De 2014 à 2018, la Suisse et l’UE ont négocié un accord-cadre institutionnel permettant d’appliquer de façon plus homogène et efficace les accords portant sur l’accès au marché.
Depuis 2013, l’Union syndicale suisse («USS») a clairement exprimé au Conseil fédéral sa ligne rouge: ne pas remettre en question les seuls outils de protection des salaires suisses prévus par les mesures d’accompagnement.
Néanmoins, l’accord-cadre tel que négocié constitue une menace claire pour les salaires et les emplois en Suisse.
Au-delà de l’abaissement de la règle des 8 jours en 4 jours obligeant toute entreprise étrangère d’annoncer aux autorités ses travailleurs détachés en Suisse durant une période limitée, l’accord-cadre impose l’exécution de certaines directives de l’UE beaucoup plus restrictives en ce qui concerne l’activité de contrôle des conditions de travail, avec pour arbitre la Cour de justice de l’Union européenne («CJUE»).
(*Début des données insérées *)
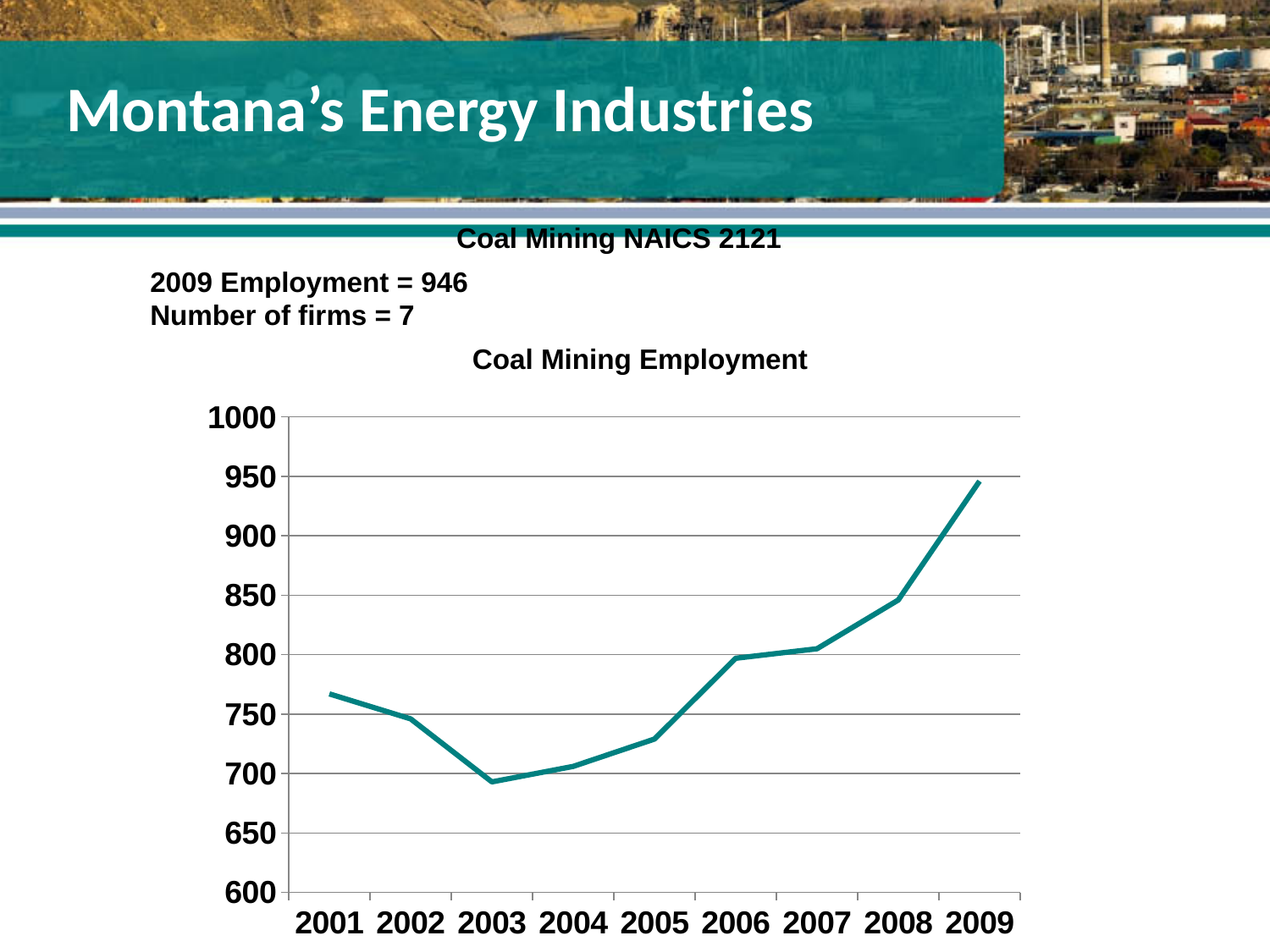
Is the value for 2005 greater or less than 750? less Which year has the lowest coal mining employment in the chart? 2003 Which year has the highest coal mining employment in the chart? 2009 What kind of chart is shown on the slide? line chart What is the coal mining employment value for 2009? 946 Which year has the larger value, 2005 or 2006? 2006 What is the title of the chart? Coal Mining Employment Which year has the larger value, 2001 or 2003? 2001 Does coal mining employment rise or fall from 2003 to 2009? rise How many years are plotted on the x axis of the chart? 9 Is the value for 2009 greater or less than 900? greater Is the value for 2001 greater or less than 750? greater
Cette vision libérale du marché du travail est celle prônée par la Commission européenne qui considère, aujourd’hui, nos mesures d’accompagnement comme de prétendues entraves disproportionnées pour le marché, alors que cette même Commission avait un regard tout autre lorsque celles-ci furent négociées pour les Bilatérales II en 2004.
Au vu de ce précède, les formations politiques et patronales qualifiant les opposants à l’accord-cadre d’être anti-européen occultent totalement l’enjeu fondamental de ce débat sur l’accord-cadre: c’est bien la protection des salaires de l’ensemble des travailleurs que compte notre pays qui est en jeu, à partir du moment où dit accord met à mal les mesures de contrôles dans un pays comptant des salaires les plus élevés de l’UE.
De plus, dit accord s’attaque non seulement aux mesures d’accompagnement, mais il pourrait s’attaquer directement aux outils de contrôle des conditions de travail de notre droit interne prévu au sein de conventions collectives de travail dont l’existence est bien antérieure aux Bilatérales II.
En définitive, le débat porté par l’accord-cadre est d’ordre social et s’inscrit explicitement dans celui qui oppose patronat/syndicat sur le renforcement de la protection des travailleur.se.s,
dont l’UDC a démontré maintes fois qu’elle défendait les intérêts patronaux.
Au demeurant, les organisations syndicales européennes et partis politiques de gauche européens soutiennent activement la position de l’USS, bien conscients des méfaits des directives sur la protection des salaires, ne serait-ce qu’en Allemagne où l’engagement croissant d’entreprises sous-traitantes étrangères bon marché, dans le secteur de la construction par exemple, a généré de nombreux problèmes sur le contrôle des salaires et la mise à l’amende des sociétés fraudeuses.
Aller dans le sens de l’accord-cadre tel que négocié, ne ferait que précariser les travailleur.se.s dans un marché du travail déjà très concurrentiel.